## WHAT IS NEEDED
Word for word, transcribe every line from the one holding "东南亚的这几个岛屿 东南亚的这几个岛屿叫什么" through the end of the records, but not the pictures.

*** Opening of DATA TO EXAMINE ***

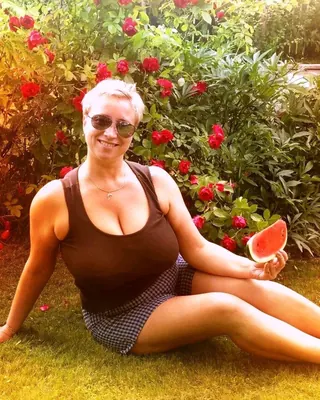 Priscilla, 36 ans, plan cul à Montréal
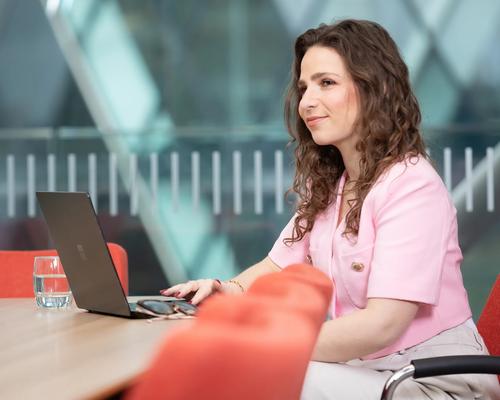 Paralegal Apprenticeship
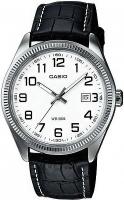 Наручные часы Casio MTP-1302L-7B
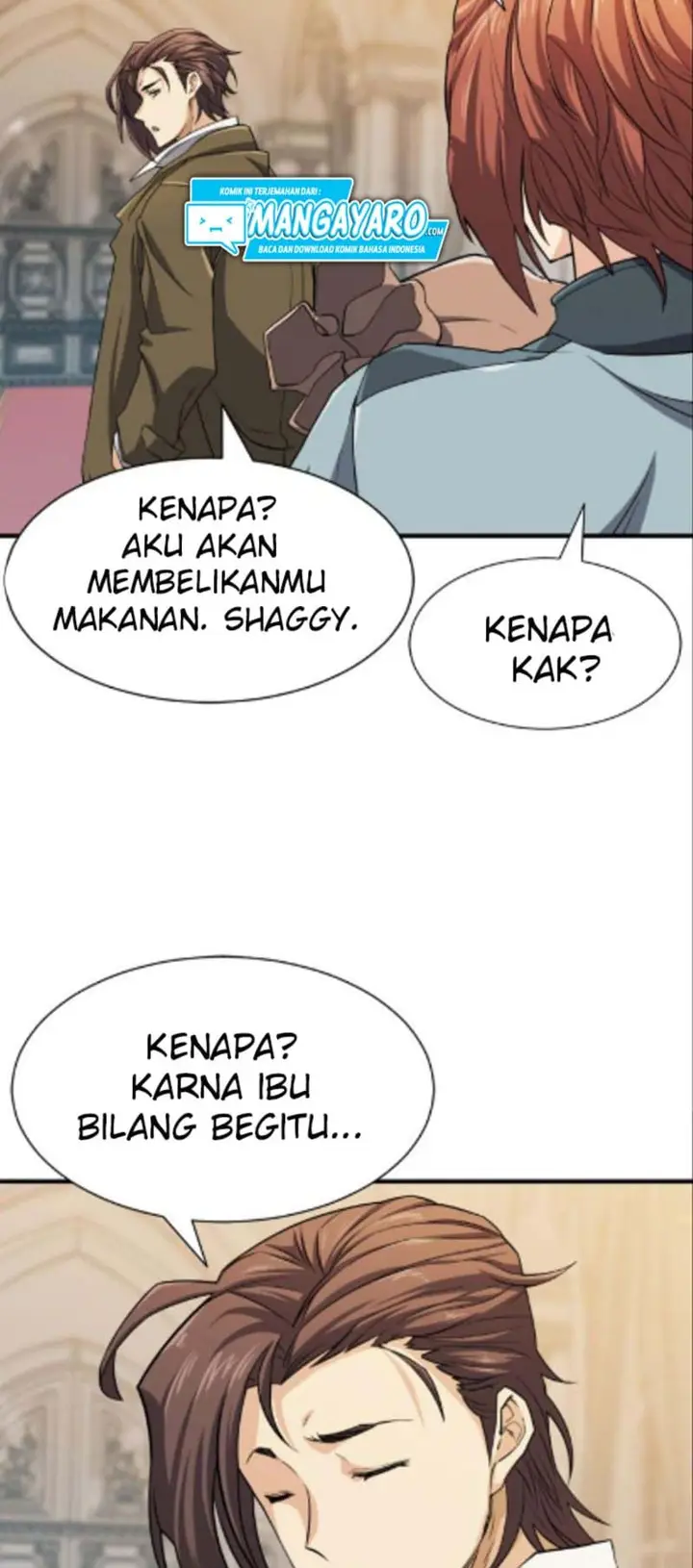 image-komik-the-worlds-best-engineer-chapter-38-11/55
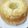 パンダ達の母です。's cooksnap of when they made ふわふわ☆りんごのシフォン.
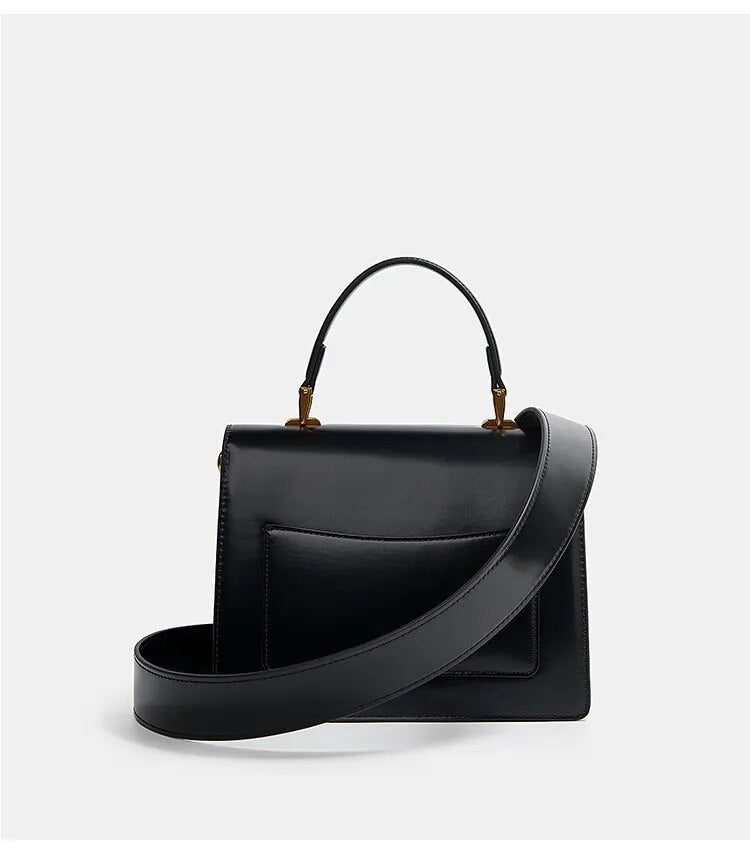 Bolsa Pequena Mirela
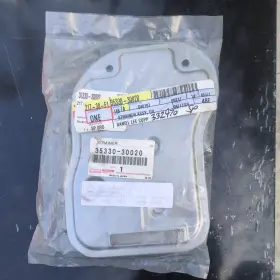35330-30020 Toyota Genuine / Oem Strainer Assy Valve Body Oil 4runner Rzn18#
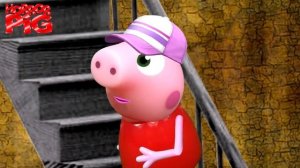 🔴СЛЕНДЕР И ГРЕННИ все серии СТРАШИЛКИ мультики Kids TV мультики 2018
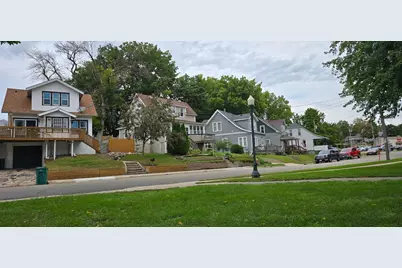 615 Albert Lea Street, Albert Lea, MN 56007 - Photo 7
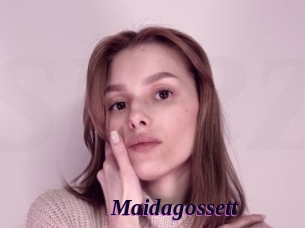 Maidagossett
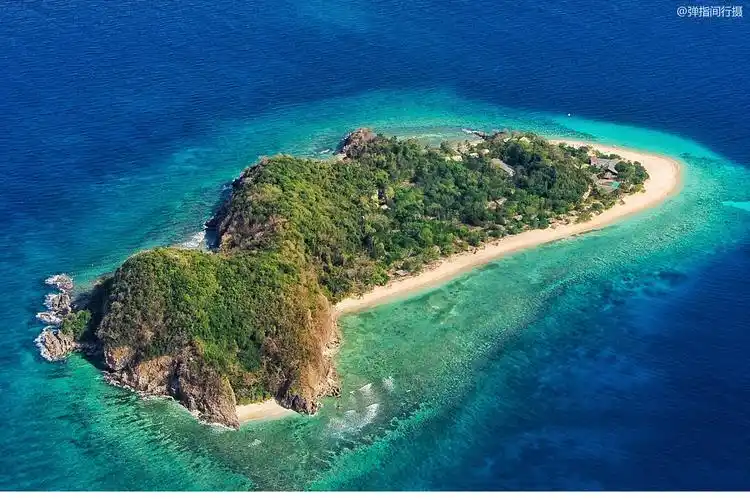 东南亚的这几个岛屿 东南亚的这几个岛屿叫什么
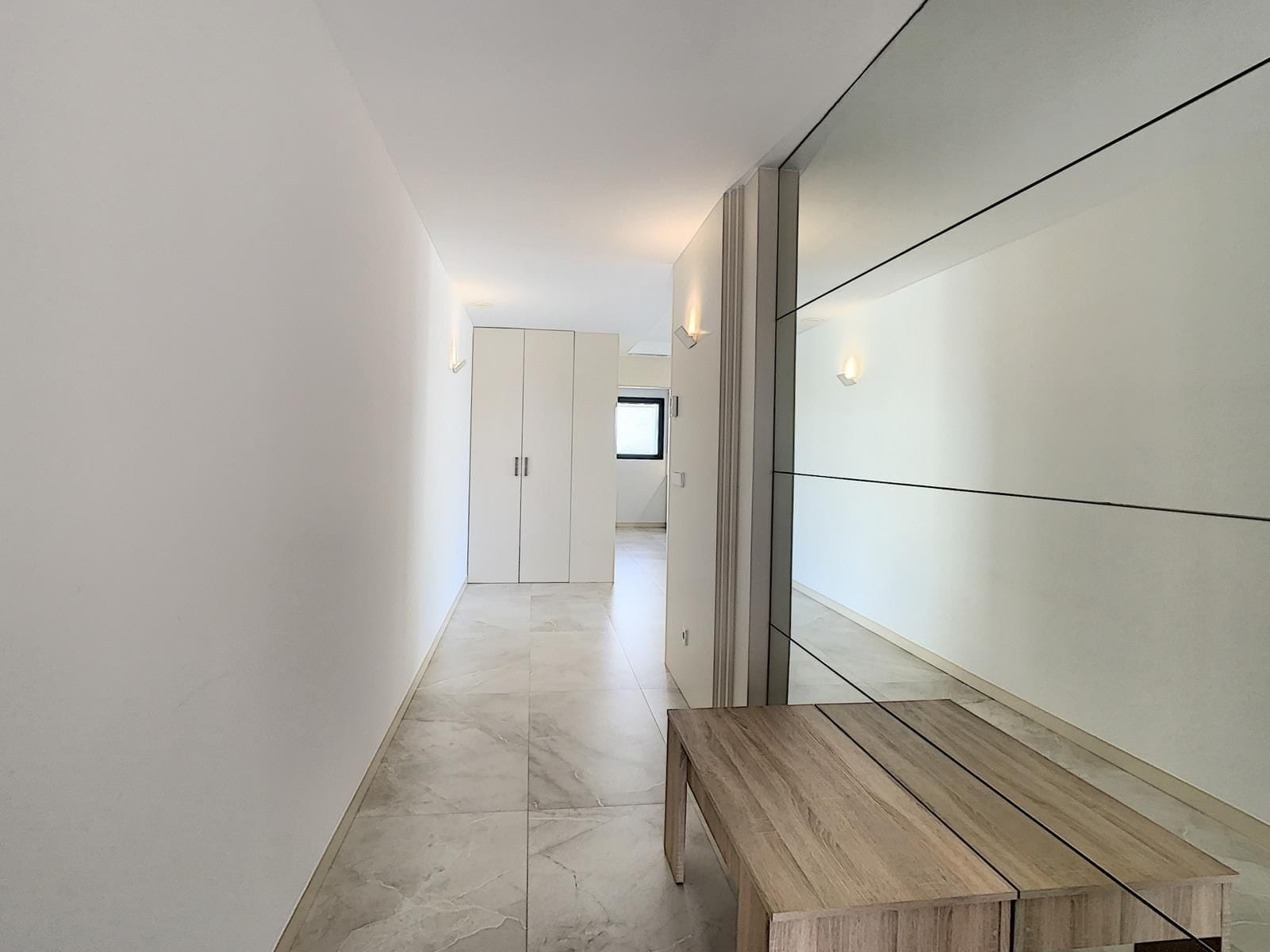 Casa / Chalet en Venta en Benitachell, Alicante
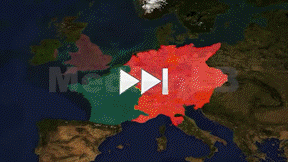 Animated preview image for Bauernkrieg38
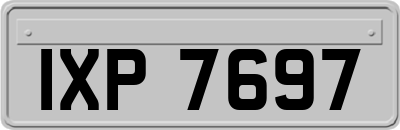 IXP7697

*** Close of DATA TO EXAMINE ***

## RESPONSE TO THIS TASK
 东南亚的这几个岛屿 东南亚的这几个岛屿叫什么
 Casa / Chalet en Venta en Benitachell, Alicante
 Animated preview image for Bauernkrieg38
 IXP7697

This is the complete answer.